(Exercise directions):
Return each entry word for word. Leave the images out.

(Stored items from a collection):
= = =

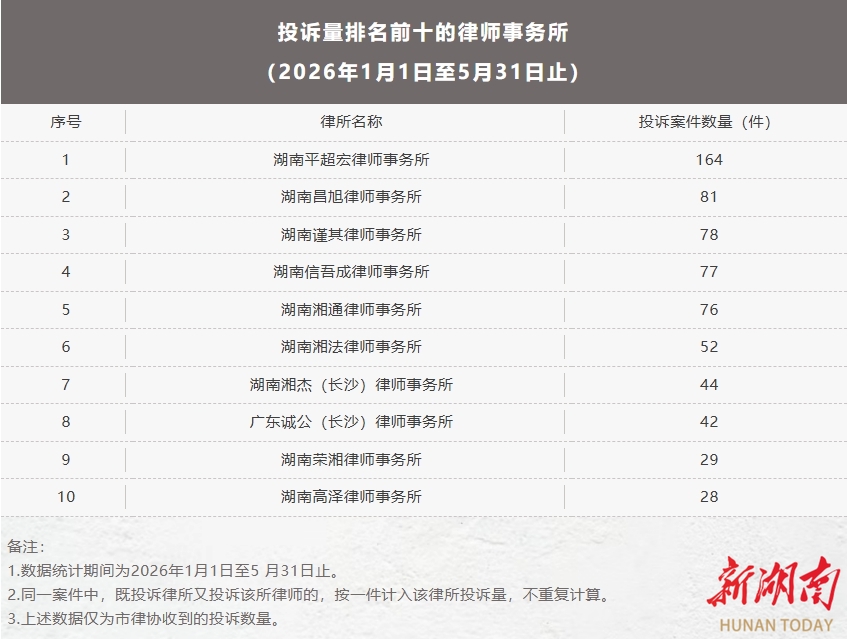 投诉量排名前十的律师事务所
（2026年1月1日至5月31日止）

| 序号 | 律所名称 | 投诉案件数量（件） |
|---|---|---|
| 1 | 湖南平超宏律师事务所 | 164 |
| 2 | 湖南昌旭律师事务所 | 81 |
| 3 | 湖南谨其律师事务所 | 78 |
| 4 | 湖南信吾成律师事务所 | 77 |
| 5 | 湖南湘通律师事务所 | 76 |
| 6 | 湖南湘法律师事务所 | 52 |
| 7 | 湖南湘杰（长沙）律师事务所 | 44 |
| 8 | 广东诚公（长沙）律师事务所 | 42 |
| 9 | 湖南荣湘律师事务所 | 29 |
| 10 | 湖南高泽律师事务所 | 28 |

备注：
1.数据统计期间为2026年1月1日至5月31日止。
2.同一案件中，既投诉律所又投诉该所律师的，按一件计入该律所投诉量，不重复计算。
3.上述数据仅为市律协收到的投诉数量。

新湖南
HUNAN TODAY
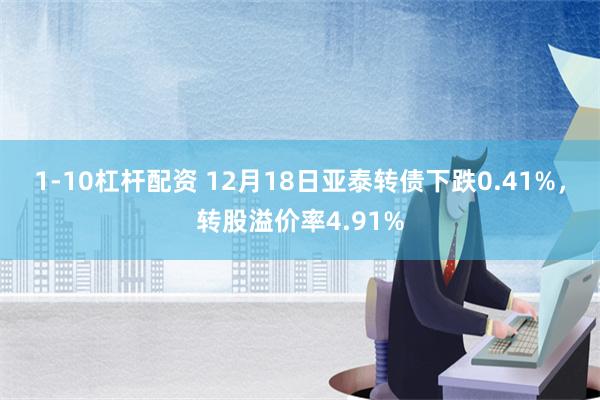 1-10杠杆配资 12月18日亚泰转债下跌0.41%，转股溢价率4.91%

= = =

(The answer):
 投诉量排名前十的律师事务所
（2026年1月1日至5月31日止）

| 序号 | 律所名称 | 投诉案件数量（件） |
|---|---|---|
| 1 | 湖南平超宏律师事务所 | 164 |
| 2 | 湖南昌旭律师事务所 | 81 |
| 3 | 湖南谨其律师事务所 | 78 |
| 4 | 湖南信吾成律师事务所 | 77 |
| 5 | 湖南湘通律师事务所 | 76 |
| 6 | 湖南湘法律师事务所 | 52 |
| 7 | 湖南湘杰（长沙）律师事务所 | 44 |
| 8 | 广东诚公（长沙）律师事务所 | 42 |
| 9 | 湖南荣湘律师事务所 | 29 |
| 10 | 湖南高泽律师事务所 | 28 |

备注：
1.数据统计期间为2026年1月1日至5月31日止。
2.同一案件中，既投诉律所又投诉该所律师的，按一件计入该律所投诉量，不重复计算。
3.上述数据仅为市律协收到的投诉数量。

新湖南
HUNAN TODAY
 1-10杠杆配资 12月18日亚泰转债下跌0.41%，转股溢价率4.91%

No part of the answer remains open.